THE RECORDS ->
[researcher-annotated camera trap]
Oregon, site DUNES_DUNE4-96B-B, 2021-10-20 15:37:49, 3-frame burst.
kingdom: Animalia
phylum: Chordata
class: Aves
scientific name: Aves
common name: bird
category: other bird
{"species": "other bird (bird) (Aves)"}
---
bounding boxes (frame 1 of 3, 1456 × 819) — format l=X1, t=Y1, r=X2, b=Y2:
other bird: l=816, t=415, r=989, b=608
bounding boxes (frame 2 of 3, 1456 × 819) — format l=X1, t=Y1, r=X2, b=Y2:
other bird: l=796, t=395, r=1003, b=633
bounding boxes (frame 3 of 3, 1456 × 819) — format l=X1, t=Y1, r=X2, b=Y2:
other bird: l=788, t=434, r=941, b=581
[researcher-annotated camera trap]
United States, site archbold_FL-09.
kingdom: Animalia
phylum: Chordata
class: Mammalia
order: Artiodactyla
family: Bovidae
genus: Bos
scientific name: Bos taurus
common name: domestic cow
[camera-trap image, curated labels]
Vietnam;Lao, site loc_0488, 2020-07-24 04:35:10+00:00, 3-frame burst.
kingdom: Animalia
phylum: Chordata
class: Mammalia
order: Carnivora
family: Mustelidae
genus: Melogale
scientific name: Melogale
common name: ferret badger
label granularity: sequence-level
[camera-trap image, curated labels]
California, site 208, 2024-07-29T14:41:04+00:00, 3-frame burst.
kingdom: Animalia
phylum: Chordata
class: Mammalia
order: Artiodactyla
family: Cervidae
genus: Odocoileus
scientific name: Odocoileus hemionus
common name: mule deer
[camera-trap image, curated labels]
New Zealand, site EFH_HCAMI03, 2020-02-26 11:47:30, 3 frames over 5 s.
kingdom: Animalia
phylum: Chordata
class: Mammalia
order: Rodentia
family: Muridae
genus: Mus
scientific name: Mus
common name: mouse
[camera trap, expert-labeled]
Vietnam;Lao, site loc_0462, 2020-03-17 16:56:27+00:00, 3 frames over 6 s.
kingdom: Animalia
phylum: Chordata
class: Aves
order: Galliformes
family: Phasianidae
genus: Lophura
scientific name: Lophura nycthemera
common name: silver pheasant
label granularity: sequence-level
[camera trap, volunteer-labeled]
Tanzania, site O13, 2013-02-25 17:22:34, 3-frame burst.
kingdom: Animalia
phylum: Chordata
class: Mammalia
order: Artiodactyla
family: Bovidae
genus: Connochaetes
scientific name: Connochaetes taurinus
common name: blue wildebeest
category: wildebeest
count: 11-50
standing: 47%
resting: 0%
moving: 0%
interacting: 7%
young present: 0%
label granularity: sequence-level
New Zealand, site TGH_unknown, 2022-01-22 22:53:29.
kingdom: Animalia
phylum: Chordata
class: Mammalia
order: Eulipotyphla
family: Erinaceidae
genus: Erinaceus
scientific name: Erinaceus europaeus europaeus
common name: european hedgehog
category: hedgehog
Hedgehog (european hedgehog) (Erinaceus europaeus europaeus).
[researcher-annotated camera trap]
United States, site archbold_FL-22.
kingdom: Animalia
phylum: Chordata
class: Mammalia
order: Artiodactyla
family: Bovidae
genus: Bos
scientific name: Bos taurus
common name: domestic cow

ACTION ITEM ->
The whole of the data above must be given again, unaltered and complete.

SOLUTION FOR THIS PROBLEM ->
[researcher-annotated camera trap]
Oregon, site DUNES_DUNE4-96B-B, 2021-10-20 15:37:49, 3-frame burst.
kingdom: Animalia
phylum: Chordata
class: Aves
scientific name: Aves
common name: bird
category: other bird
{"species": "other bird (bird) (Aves)"}
---
bounding boxes (frame 1 of 3, 1456 × 819) — format l=X1, t=Y1, r=X2, b=Y2:
other bird: l=816, t=415, r=989, b=608
bounding boxes (frame 2 of 3, 1456 × 819) — format l=X1, t=Y1, r=X2, b=Y2:
other bird: l=796, t=395, r=1003, b=633
bounding boxes (frame 3 of 3, 1456 × 819) — format l=X1, t=Y1, r=X2, b=Y2:
other bird: l=788, t=434, r=941, b=581
[researcher-annotated camera trap]
United States, site archbold_FL-09.
kingdom: Animalia
phylum: Chordata
class: Mammalia
order: Artiodactyla
family: Bovidae
genus: Bos
scientific name: Bos taurus
common name: domestic cow
[camera-trap image, curated labels]
Vietnam;Lao, site loc_0488, 2020-07-24 04:35:10+00:00, 3-frame burst.
kingdom: Animalia
phylum: Chordata
class: Mammalia
order: Carnivora
family: Mustelidae
genus: Melogale
scientific name: Melogale
common name: ferret badger
label granularity: sequence-level
[camera-trap image, curated labels]
California, site 208, 2024-07-29T14:41:04+00:00, 3-frame burst.
kingdom: Animalia
phylum: Chordata
class: Mammalia
order: Artiodactyla
family: Cervidae
genus: Odocoileus
scientific name: Odocoileus hemionus
common name: mule deer
[camera-trap image, curated labels]
New Zealand, site EFH_HCAMI03, 2020-02-26 11:47:30, 3 frames over 5 s.
kingdom: Animalia
phylum: Chordata
class: Mammalia
order: Rodentia
family: Muridae
genus: Mus
scientific name: Mus
common name: mouse
[camera trap, expert-labeled]
Vietnam;Lao, site loc_0462, 2020-03-17 16:56:27+00:00, 3 frames over 6 s.
kingdom: Animalia
phylum: Chordata
class: Aves
order: Galliformes
family: Phasianidae
genus: Lophura
scientific name: Lophura nycthemera
common name: silver pheasant
label granularity: sequence-level
[camera trap, volunteer-labeled]
Tanzania, site O13, 2013-02-25 17:22:34, 3-frame burst.
kingdom: Animalia
phylum: Chordata
class: Mammalia
order: Artiodactyla
family: Bovidae
genus: Connochaetes
scientific name: Connochaetes taurinus
common name: blue wildebeest
category: wildebeest
count: 11-50
standing: 47%
resting: 0%
moving: 0%
interacting: 7%
young present: 0%
label granularity: sequence-level
New Zealand, site TGH_unknown, 2022-01-22 22:53:29.
kingdom: Animalia
phylum: Chordata
class: Mammalia
order: Eulipotyphla
family: Erinaceidae
genus: Erinaceus
scientific name: Erinaceus europaeus europaeus
common name: european hedgehog
category: hedgehog
Hedgehog (european hedgehog) (Erinaceus europaeus europaeus).
[researcher-annotated camera trap]
United States, site archbold_FL-22.
kingdom: Animalia
phylum: Chordata
class: Mammalia
order: Artiodactyla
family: Bovidae
genus: Bos
scientific name: Bos taurus
common name: domestic cow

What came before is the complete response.